• **DATA SECTION**
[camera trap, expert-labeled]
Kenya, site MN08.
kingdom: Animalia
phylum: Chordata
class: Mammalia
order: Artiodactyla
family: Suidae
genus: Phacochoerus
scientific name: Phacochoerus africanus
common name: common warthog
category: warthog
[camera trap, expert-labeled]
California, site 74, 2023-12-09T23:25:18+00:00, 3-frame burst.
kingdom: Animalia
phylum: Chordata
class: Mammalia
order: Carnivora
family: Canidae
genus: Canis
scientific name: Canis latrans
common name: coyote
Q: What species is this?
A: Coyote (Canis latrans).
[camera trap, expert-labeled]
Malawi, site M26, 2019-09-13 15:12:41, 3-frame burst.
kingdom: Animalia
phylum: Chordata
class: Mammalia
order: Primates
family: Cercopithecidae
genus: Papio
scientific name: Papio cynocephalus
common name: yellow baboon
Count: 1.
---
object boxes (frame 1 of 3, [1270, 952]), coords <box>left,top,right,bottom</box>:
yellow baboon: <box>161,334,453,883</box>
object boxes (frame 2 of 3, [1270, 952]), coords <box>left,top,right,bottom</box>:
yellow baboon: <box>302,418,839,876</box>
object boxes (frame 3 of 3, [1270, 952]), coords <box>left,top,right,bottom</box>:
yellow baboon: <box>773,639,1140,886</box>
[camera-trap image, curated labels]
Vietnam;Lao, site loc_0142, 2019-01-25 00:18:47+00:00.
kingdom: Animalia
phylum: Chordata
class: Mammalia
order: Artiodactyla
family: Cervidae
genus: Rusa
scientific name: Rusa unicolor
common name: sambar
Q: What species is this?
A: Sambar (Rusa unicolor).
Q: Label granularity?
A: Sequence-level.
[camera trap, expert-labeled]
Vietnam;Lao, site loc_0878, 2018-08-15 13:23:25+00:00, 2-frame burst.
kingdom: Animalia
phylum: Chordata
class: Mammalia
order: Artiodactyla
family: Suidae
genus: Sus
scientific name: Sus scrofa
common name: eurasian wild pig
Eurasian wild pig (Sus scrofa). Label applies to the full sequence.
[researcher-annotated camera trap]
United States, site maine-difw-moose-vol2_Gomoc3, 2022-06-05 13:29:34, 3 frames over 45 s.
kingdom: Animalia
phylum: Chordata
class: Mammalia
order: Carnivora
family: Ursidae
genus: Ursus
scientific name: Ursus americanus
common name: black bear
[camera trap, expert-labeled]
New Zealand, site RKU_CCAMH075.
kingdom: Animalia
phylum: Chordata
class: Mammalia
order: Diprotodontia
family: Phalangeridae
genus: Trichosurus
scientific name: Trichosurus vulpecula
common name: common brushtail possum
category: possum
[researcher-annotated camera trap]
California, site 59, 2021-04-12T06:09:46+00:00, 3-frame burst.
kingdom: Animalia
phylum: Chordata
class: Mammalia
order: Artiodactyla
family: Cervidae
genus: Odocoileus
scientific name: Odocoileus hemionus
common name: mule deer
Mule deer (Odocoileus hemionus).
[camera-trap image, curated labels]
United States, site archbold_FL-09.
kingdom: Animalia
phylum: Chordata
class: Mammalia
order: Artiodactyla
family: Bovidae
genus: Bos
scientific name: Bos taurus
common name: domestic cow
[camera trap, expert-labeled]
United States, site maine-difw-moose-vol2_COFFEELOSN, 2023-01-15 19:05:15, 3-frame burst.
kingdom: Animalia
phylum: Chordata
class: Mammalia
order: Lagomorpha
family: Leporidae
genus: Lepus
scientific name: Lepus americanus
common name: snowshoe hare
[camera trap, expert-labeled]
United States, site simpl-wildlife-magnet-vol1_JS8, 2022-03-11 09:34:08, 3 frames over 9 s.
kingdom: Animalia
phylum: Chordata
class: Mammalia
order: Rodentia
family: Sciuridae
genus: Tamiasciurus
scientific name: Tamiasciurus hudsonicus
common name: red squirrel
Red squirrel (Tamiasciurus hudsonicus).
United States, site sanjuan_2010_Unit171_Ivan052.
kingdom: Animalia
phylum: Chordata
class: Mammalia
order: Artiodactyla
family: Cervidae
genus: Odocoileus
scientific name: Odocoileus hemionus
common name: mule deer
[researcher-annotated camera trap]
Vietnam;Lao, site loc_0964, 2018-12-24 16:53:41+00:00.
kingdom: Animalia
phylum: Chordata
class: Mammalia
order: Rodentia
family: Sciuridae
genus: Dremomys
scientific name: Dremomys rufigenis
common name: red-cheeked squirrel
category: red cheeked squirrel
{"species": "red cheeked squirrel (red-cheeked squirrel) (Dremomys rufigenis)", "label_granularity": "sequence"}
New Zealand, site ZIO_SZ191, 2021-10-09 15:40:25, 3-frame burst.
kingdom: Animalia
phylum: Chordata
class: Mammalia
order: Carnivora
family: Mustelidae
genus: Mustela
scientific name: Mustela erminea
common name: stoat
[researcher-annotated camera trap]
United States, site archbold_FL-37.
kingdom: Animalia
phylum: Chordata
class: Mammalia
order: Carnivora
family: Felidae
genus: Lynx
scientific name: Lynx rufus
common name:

• **WORK ITEM**
Please output only the lines from the one holding "category: red cheeked squirrel" to the end of the records, first and last included, exactly as they appear.

• **TASK RESPONSE**
category: red cheeked squirrel
{"species": "red cheeked squirrel (red-cheeked squirrel) (Dremomys rufigenis)", "label_granularity": "sequence"}
New Zealand, site ZIO_SZ191, 2021-10-09 15:40:25, 3-frame burst.
kingdom: Animalia
phylum: Chordata
class: Mammalia
order: Carnivora
family: Mustelidae
genus: Mustela
scientific name: Mustela erminea
common name: stoat
[researcher-annotated camera trap]
United States, site archbold_FL-37.
kingdom: Animalia
phylum: Chordata
class: Mammalia
order: Carnivora
family: Felidae
genus: Lynx
scientific name: Lynx rufus
common name:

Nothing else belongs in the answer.